All this is galling and destructive, but it is still, in a measure, superficial. The great sinister fact, the one that we must live with, is that we are yielding up sovereignty. The nation is no longer comprised of the thirteen original states, nor of the thirty-seven younger sister states, but of the real powers: the cartels, the corporations. Owning the bulk of our productive resources, they are the issue of that concentration of ownership that George saw evolving, and warned against.

These multinationals are not American any more. Transcending nations, they serve not their country’s interests, but their own. They manipulate our tax policies to help themselves. They determine our statecraft. They are autonomous. They do not need to coin money or raise armies. They use ours.

And in opposition rise up the great labor unions. It is war.  In the meantime, the bureaucracy, both federal and local, supported by the deadly opposing factions, legislate themselves mounting power never originally intended for our government and exert a ubiquitous influence which can be, and often is, corrupt.

I do not wish to be misunderstood as falling into the trap of the socialists and communists who condemn all privately owned business, all factories, all machinery and organizations for producing wealth. There is nothing wrong with private corporations owning the means of producing wealth, with, as the socialists would say, Capitalism.

All Georgists believe in private enterprise, and in its virtues and incentives to produce at maximum efficiency. It is the insidious linking together of special privilege, the unjust outright private ownership of natural or public resources, monopolies, franchises, that produce unfair domination and autocracy. The means of producing wealth differ at the root, some is thieved from the people and some is honestly earned. George differentiated; Marx did not. The consequences of our failure to discern lie at the heart of our trouble.

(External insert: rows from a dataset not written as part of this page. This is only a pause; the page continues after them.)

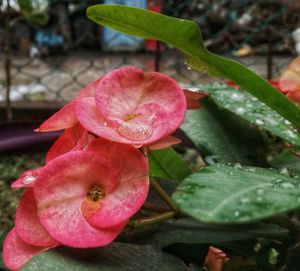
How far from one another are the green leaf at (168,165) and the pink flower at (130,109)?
0.36ft

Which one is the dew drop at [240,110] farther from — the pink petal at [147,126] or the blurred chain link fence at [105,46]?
the blurred chain link fence at [105,46]

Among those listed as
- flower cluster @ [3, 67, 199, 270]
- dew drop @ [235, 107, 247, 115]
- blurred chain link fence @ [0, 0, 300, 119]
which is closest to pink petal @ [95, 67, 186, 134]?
flower cluster @ [3, 67, 199, 270]

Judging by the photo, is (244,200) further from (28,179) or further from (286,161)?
(286,161)

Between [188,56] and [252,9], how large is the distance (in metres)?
2.21

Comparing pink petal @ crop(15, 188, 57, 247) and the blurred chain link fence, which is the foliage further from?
the blurred chain link fence

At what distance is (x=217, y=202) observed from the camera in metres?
0.24

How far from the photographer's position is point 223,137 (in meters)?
0.49

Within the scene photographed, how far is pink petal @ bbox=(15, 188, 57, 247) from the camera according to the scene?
33cm

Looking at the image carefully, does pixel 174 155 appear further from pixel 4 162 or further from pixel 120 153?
pixel 4 162

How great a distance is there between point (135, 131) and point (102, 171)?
29 millimetres

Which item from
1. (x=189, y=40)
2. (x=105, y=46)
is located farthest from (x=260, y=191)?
(x=105, y=46)

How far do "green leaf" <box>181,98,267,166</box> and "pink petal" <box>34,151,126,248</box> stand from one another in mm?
178

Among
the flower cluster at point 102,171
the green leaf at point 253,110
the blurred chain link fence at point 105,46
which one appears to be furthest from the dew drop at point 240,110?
the blurred chain link fence at point 105,46

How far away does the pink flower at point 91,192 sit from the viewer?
29cm
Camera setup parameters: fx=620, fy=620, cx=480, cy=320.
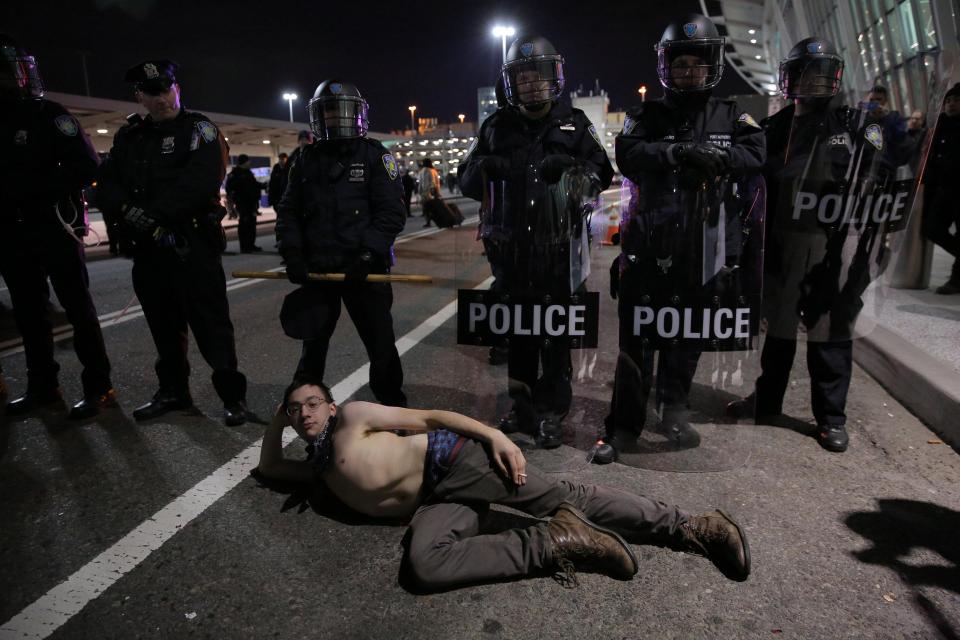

This clown civilization is ours. We have achieved it out of the hopeful agrarian society that flourished in the eighteenth century, out of a new government we had every right to believe was founded on reasonableness, wisdom and justice. We were not compelled to come to this. We knew neither king nor conqueror. We chose this of our own free will, in our own free democracy, with all the means to legislate intelligently readily at hand. We chose this because we insisted on following the worn-out European grooves, because it suited a few people to have us do so. They counted on our mental indolence and we freely and obediently conformed. We chose not to think.

Our government, alas, was predicated for its effectiveness in expansion on free land. Now there is no more free land, and the flaw in the great plan grows evident. We have reached the boundaries and we turn back on ourselves and devour.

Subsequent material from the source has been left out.